The large differences in formation depth for the Duvernay shale have resulted in three thermal maturity windows, including a dry gas window, a wet gas/condensate window, and a light oil window. The formation top of the Duvernay shale ranges from 5,600 feet (~1700 m) to 16,400 feet (~5000 m) deep. The depth, formation pressure and gas-oil-ratio increase as we move from northeast towards the southwest area of the play.

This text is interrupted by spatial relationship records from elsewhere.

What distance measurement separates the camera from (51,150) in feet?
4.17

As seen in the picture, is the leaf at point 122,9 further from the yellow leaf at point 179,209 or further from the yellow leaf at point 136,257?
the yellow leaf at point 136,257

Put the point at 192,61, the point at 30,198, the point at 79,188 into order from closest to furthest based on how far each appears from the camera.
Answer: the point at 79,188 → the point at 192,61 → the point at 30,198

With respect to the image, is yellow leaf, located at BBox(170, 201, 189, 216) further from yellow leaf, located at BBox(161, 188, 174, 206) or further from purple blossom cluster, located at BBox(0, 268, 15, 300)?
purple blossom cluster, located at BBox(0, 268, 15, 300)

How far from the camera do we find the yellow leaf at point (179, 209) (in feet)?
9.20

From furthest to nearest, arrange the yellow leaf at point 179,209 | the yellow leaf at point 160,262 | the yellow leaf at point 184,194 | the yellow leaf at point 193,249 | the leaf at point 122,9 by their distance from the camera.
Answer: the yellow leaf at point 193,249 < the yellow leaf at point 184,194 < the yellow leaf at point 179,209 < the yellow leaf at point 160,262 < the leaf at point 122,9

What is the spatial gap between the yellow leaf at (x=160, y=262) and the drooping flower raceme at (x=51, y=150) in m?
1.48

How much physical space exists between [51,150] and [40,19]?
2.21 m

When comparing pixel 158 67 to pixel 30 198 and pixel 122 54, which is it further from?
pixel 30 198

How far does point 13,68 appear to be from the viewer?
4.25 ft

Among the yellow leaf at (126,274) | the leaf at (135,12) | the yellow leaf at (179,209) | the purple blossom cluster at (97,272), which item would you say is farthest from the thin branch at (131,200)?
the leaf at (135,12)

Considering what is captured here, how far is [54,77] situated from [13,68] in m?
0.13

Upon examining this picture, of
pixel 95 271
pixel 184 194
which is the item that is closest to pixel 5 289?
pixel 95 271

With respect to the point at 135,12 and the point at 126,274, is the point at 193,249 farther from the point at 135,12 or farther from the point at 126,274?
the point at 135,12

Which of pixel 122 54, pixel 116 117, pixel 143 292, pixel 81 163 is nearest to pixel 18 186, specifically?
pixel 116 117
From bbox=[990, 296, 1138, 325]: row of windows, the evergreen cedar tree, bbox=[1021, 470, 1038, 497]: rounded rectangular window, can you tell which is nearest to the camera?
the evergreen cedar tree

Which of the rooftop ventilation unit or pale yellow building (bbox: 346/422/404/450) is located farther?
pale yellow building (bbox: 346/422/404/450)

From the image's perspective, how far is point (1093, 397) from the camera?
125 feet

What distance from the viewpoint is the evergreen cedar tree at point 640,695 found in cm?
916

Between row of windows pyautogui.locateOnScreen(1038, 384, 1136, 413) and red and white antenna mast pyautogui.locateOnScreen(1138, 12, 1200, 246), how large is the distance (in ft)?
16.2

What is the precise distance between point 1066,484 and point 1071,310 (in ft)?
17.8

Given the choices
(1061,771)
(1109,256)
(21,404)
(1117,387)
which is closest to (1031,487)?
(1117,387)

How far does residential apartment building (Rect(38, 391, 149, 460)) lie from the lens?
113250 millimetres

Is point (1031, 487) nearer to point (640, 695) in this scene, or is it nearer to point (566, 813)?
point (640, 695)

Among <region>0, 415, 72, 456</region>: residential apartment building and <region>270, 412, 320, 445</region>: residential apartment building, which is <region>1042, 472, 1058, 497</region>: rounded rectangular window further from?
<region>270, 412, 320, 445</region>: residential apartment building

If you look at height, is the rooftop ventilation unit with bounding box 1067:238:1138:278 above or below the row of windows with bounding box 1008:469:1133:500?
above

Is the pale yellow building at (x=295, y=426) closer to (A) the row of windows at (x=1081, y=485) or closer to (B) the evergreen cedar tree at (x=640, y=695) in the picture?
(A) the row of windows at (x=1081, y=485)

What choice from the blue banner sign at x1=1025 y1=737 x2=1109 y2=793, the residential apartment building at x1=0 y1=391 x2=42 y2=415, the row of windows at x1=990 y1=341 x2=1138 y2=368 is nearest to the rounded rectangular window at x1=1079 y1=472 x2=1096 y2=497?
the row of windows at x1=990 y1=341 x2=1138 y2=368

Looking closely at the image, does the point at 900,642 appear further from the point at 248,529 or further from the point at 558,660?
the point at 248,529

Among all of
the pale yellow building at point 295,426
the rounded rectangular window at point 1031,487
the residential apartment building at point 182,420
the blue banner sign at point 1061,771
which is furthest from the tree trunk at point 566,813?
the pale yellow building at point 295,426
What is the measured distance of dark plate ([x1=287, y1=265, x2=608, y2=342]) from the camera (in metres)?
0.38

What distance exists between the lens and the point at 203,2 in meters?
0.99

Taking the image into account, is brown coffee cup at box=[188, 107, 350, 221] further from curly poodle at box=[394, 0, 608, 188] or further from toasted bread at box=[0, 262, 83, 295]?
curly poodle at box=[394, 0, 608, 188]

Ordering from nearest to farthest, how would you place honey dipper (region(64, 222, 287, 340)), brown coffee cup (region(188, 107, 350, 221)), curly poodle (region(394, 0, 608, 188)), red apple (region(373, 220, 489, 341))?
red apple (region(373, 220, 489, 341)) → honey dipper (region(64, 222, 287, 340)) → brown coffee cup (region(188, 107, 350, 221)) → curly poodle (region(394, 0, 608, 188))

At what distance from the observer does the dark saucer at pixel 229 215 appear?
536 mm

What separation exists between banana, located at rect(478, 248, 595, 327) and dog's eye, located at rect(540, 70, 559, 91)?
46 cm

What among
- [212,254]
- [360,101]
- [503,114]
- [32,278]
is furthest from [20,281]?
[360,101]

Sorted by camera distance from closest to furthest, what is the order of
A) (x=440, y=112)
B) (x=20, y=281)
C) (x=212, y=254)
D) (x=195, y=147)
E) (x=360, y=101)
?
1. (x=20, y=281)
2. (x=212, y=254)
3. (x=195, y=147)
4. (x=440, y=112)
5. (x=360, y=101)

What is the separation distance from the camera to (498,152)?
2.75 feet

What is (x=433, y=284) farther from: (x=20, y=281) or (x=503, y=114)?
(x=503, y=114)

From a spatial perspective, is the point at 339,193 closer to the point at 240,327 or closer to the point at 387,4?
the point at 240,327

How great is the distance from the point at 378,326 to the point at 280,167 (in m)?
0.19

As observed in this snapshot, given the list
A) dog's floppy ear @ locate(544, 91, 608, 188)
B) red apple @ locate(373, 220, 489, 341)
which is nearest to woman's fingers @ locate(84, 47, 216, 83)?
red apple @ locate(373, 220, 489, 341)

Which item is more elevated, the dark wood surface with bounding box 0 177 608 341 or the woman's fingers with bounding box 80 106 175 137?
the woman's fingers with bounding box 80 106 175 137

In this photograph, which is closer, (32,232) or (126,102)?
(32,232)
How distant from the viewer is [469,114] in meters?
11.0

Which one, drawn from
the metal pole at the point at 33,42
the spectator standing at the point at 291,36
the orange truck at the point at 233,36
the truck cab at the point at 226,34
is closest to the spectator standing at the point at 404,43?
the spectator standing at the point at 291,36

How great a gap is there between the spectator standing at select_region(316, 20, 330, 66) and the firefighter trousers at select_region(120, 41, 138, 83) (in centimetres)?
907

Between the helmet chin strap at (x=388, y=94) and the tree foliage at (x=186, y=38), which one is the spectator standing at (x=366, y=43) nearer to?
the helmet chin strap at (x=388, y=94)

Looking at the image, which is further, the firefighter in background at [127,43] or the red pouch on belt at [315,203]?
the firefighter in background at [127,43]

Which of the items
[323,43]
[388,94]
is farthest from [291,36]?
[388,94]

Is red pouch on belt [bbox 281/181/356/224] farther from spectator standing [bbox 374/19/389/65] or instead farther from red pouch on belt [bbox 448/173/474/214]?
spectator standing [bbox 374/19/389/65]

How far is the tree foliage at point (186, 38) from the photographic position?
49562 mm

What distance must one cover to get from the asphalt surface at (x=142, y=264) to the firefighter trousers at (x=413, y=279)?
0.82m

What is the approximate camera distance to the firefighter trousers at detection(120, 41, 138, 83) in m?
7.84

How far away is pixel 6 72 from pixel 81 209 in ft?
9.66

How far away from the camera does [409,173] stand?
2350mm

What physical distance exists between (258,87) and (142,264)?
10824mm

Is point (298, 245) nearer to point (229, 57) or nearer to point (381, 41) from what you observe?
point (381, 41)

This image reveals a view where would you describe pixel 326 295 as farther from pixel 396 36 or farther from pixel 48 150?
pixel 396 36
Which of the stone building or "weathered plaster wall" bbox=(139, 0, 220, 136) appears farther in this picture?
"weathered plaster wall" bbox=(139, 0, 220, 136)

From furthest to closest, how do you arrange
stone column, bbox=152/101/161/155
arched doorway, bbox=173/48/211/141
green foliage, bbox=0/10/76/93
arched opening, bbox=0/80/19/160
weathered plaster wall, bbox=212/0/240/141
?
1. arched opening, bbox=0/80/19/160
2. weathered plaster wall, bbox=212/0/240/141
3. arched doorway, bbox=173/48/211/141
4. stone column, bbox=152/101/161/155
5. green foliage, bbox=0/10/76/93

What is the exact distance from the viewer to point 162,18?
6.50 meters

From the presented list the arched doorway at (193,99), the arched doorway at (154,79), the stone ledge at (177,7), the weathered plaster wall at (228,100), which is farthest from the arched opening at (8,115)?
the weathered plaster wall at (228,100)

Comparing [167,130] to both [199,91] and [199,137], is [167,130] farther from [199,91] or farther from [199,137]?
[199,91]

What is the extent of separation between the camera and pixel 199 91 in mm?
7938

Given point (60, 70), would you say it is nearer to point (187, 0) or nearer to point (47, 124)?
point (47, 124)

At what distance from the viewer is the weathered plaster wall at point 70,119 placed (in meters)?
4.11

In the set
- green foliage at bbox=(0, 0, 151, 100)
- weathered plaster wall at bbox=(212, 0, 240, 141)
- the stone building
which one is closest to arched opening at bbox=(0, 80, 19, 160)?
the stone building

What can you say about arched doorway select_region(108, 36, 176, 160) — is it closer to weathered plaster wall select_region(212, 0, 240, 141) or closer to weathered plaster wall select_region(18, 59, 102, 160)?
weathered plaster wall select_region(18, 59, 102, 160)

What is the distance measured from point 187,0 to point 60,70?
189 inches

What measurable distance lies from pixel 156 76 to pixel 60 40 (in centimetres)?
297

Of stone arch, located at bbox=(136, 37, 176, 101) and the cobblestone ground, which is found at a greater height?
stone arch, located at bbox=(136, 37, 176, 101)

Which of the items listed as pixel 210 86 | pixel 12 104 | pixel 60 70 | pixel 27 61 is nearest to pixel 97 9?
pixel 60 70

The Duvernay shale has experienced steady growth in production since 2010. Average daily production in 2017 was just over 70,000 barrels of oil equivalent per day on a 3-stream basis, a 25% YoY increase compared to 2016 numbers. The compounded annual growth rate (CAGR) from 2015-2017 was 45%, an indicator that the play is moving into a further development phase. The majority of the production from the play as a whole is still gas. In 2017, 75% of the total production from the play was gas while 25% was liquids.  This is the same hydrocarbon split we see for the Kaybob region, most active region in the play. This region straddles the gassy and liquids-rich windows of the play. The development of Duvernay is mainly focused on the Kaybob region and the Willesden Green region in the southeast.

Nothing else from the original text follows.